Exercice écrit =
Les affirmations suivantes concordent-elles avec l'extrait sur le Sacromonte ? Répondez par oui ou par non à chacune et citez tels quels les mots du texte qui tranchent.
1. Celui qui témoigne est né au Sacromonte.
2. Dès leur départ du quartier, les habitants ont été logés dans des HLM.
3. Les familles ont toutes été relogées dans un même quartier.

Extrait du document =
....
Ces images retraçant l’histoire de cet art (depuis qu’on a pu l’immortaliser) sont aussi les siennes. Elles racontent sa destinée de petit Gitan blond aux yeux bleus, qui a vécu l’euphorie du Sacromonte puis la tragédie du délogement par les forces franquistes. « Comme mes aïeux, je suis né au Sacromonte, explique-t-il. Ma famille est aussi celle de la Golondrina, fameuse cantaora de flamenco. Avant 1963, nous vivions ici en bonne entente, malgré la pauvreté. On s’entraidait, unis dans les joies comme dans les peines. Et le flamenco était présent partout, on le respirait chaque jour. » Un soupir, une gorgée de tinto1. Le regard embrumé se lève vers le plafond : « En 1963, ils nous ont forcés à quitter notre quartier. Pendant trois ou quatre ans, nous avons vécu dans des baraques, des tentes, des abris provisoires, avec des rats et des cafards. Par la suite, ils ont construit des HLM pour nous loger, des bâtiments impersonnels et froids. Ils nous ont dispersés dans plusieurs quartiers, et c’est ainsi que nous avons perdu une grande part de notre mode de vie et des liens qui nous unissaient. »
....
Données fournies =
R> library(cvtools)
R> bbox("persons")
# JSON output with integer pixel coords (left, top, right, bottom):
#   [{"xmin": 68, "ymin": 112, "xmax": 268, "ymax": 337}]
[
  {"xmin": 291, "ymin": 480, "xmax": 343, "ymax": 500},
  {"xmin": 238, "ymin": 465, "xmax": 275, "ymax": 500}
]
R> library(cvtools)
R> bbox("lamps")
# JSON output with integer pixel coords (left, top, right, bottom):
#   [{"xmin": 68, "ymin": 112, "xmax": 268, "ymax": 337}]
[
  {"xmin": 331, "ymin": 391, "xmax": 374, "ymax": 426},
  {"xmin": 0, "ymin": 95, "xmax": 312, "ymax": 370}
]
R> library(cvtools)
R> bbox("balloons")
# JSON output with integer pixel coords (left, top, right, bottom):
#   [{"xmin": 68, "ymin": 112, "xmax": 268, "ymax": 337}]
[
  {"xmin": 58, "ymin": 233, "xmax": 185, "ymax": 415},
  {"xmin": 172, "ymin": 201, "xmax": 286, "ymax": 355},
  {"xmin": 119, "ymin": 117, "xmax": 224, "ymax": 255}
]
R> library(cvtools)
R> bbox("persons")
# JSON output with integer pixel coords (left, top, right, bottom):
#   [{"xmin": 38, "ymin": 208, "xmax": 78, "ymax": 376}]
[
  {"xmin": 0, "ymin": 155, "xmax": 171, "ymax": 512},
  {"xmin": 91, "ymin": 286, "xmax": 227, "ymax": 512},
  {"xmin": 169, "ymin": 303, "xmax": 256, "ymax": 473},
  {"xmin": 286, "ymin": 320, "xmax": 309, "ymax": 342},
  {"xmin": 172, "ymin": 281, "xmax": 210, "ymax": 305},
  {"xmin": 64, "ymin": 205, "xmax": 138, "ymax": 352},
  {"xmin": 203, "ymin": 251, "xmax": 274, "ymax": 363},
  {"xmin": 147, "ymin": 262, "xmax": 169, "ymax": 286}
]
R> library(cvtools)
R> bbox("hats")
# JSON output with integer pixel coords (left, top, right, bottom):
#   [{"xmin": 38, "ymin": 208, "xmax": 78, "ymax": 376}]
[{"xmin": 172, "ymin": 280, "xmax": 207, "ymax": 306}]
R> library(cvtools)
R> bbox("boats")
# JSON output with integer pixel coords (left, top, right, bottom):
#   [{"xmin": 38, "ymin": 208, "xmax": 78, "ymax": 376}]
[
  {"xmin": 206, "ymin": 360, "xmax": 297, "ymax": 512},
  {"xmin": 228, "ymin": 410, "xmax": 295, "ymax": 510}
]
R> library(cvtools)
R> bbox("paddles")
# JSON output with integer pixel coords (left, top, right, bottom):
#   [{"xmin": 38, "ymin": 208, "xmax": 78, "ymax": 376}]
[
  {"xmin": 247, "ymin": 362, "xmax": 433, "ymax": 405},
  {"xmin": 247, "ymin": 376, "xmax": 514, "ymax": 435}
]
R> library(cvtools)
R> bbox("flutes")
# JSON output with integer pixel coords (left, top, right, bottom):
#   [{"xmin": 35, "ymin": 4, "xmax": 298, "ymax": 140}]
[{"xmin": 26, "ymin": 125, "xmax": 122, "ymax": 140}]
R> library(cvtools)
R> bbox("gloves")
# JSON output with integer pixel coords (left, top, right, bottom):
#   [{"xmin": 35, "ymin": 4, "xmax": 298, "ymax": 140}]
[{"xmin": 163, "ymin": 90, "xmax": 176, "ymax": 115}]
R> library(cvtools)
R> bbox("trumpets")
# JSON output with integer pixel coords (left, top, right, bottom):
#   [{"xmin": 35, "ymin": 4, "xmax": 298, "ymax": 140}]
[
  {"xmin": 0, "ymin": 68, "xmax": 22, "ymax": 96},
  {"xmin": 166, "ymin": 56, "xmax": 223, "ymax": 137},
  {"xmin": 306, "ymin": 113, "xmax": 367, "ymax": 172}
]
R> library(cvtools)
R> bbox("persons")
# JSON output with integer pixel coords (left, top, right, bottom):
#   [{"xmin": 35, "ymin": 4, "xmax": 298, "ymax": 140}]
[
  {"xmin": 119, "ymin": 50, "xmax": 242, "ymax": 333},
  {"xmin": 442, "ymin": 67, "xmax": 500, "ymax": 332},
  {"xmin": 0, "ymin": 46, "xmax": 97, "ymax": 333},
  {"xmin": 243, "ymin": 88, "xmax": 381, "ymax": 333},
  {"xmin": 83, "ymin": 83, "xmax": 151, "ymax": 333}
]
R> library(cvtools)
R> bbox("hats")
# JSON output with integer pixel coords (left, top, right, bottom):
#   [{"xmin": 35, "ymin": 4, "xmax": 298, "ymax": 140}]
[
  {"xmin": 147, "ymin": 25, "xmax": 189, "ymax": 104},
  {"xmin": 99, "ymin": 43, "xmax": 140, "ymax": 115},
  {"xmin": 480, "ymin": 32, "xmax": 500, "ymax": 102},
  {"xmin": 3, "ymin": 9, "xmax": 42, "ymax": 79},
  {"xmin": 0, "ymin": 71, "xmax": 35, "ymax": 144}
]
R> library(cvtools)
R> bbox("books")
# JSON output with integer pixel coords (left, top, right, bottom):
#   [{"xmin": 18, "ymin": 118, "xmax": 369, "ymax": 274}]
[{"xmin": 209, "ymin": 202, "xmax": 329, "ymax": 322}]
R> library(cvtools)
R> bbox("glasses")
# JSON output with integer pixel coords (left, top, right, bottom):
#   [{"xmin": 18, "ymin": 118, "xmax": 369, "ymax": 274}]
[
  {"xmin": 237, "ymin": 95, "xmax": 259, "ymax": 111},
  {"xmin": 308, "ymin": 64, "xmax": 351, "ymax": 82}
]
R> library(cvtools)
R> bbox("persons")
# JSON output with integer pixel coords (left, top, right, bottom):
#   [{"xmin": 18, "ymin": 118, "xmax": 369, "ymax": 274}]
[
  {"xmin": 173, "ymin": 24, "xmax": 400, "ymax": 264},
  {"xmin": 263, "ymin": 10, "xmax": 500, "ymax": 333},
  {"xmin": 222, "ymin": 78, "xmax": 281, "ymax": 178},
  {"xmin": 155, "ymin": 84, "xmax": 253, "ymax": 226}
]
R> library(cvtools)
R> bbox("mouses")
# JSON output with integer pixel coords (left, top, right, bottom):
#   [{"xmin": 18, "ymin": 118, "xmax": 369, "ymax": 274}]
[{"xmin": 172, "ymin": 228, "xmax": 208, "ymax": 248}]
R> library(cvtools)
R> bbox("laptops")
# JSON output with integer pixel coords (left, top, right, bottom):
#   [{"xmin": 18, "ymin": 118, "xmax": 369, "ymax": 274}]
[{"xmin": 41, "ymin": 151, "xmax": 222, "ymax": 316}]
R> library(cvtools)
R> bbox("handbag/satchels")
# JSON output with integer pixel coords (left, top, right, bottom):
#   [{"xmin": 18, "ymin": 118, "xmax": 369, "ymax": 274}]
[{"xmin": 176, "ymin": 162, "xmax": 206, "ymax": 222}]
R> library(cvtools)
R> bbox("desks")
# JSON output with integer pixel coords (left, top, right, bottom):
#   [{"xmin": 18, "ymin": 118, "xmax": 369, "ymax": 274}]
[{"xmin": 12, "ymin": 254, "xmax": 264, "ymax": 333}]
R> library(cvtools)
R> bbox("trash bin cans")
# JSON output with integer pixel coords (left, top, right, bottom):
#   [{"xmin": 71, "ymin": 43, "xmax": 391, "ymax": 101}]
....
Réponse =
1. Oui : « Comme mes aïeux, je suis né au Sacromonte »
2. Non : « Pendant trois ou quatre ans, nous avons vécu dans des baraques, des tentes, des abris provisoires »
3. Non : « Ils nous ont dispersés dans plusieurs quartiers »